# Anyone been out to the LuLu?



## WhackUmStackUm (Jan 31, 2010)

Any fish on it?

Is it worth the trip?


----------



## swander (Dec 1, 2007)

Saw this video by Garys Gulf Divers. Also read a report where there are some small reef fish and several schools of snapper. Pretty sure Garys is putting a nite dive charter together.

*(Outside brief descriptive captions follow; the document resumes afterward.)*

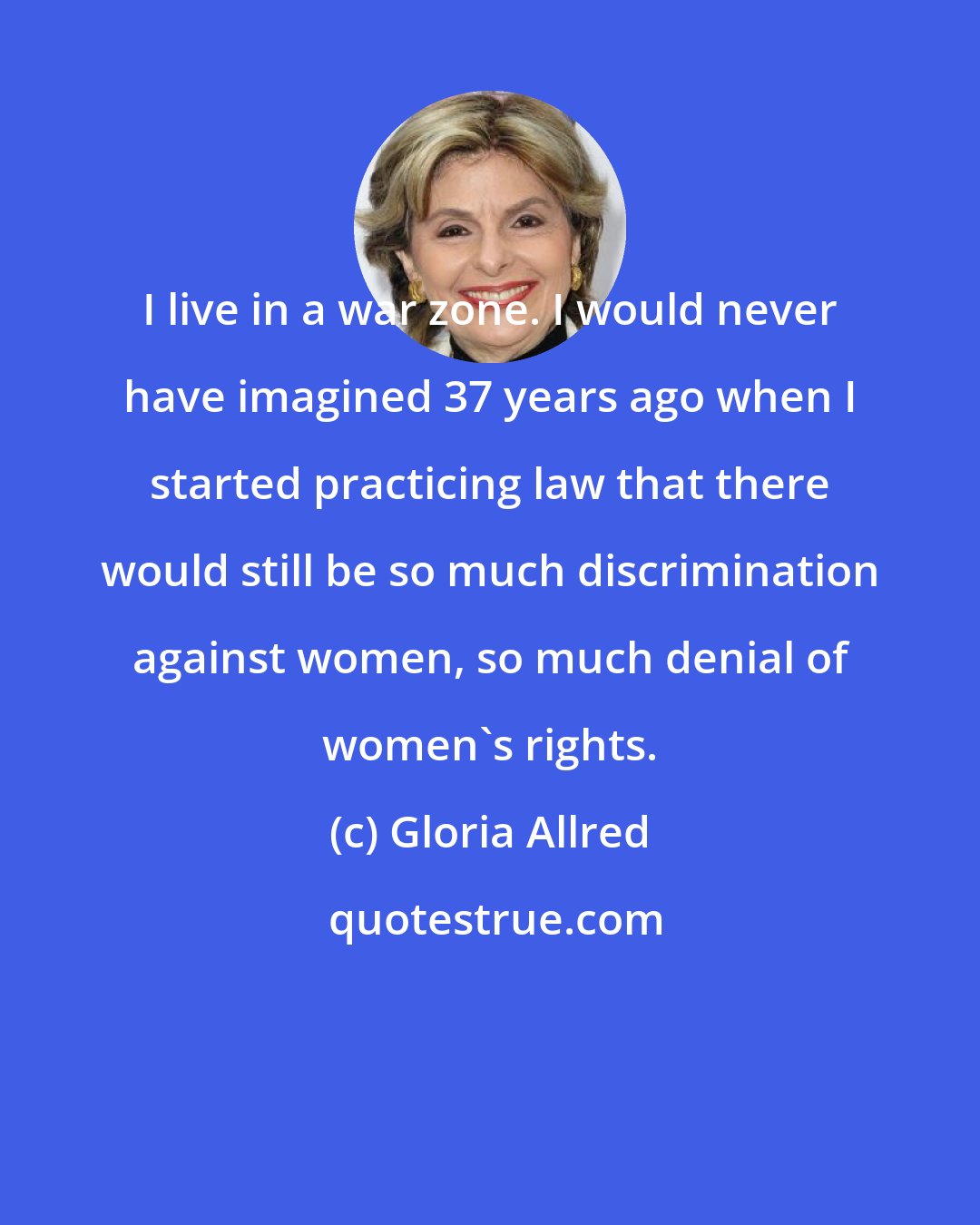 Gloria Allred: I live in a war zone. I would never have imagined 37 years ago when I started practicing law that there would still be so much discrimination against women, so much denial of women's rights.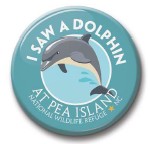 See Saw I Saw A Dolphin at Pea Island NWR Button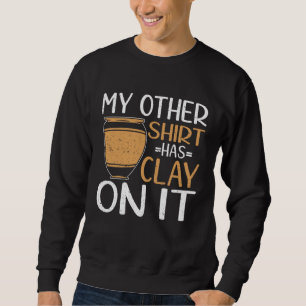 My Other  Has Clay On It Pottery Ceramics Artist P Sweatshirt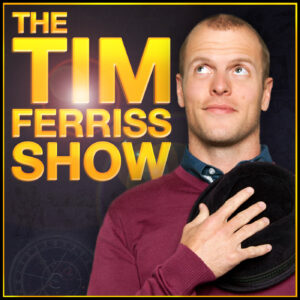 Cover of the Tim Ferris Show podcast.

https://www.youtube.com/watch?v=jQQldk9uL7w&feature=youtube_gdata_player


----------



## kandv2000 (May 10, 2012)

How old is that? Looks brand new.


----------



## Lexcore (May 5, 2012)

http://www.floridadiveconnection.com/the-lulu-is-newest-wreck-dive-for-divers-in-florida-panhandle/

Here a write up, from reading it, it looks like fish has made it their new home already. :yes:


----------



## swander (Dec 1, 2007)

kandv2000 said:


> How old is that? Looks brand new.


 

They sunk it May 26th. :thumbsup:


----------



## WhackUmStackUm (Jan 31, 2010)

Thanks guys.


----------



## flappininthebreeze (Jul 13, 2009)

*Lulu*

Sunk on Sunday, open for diving Memorial Day Monday. Already had keeper snapper on it on Monday, but just a few. Should have bait on it within the month, and will build from there. It will be a good site, but will be hugely popular with divers, so expect a few squabbles. :whistling:


----------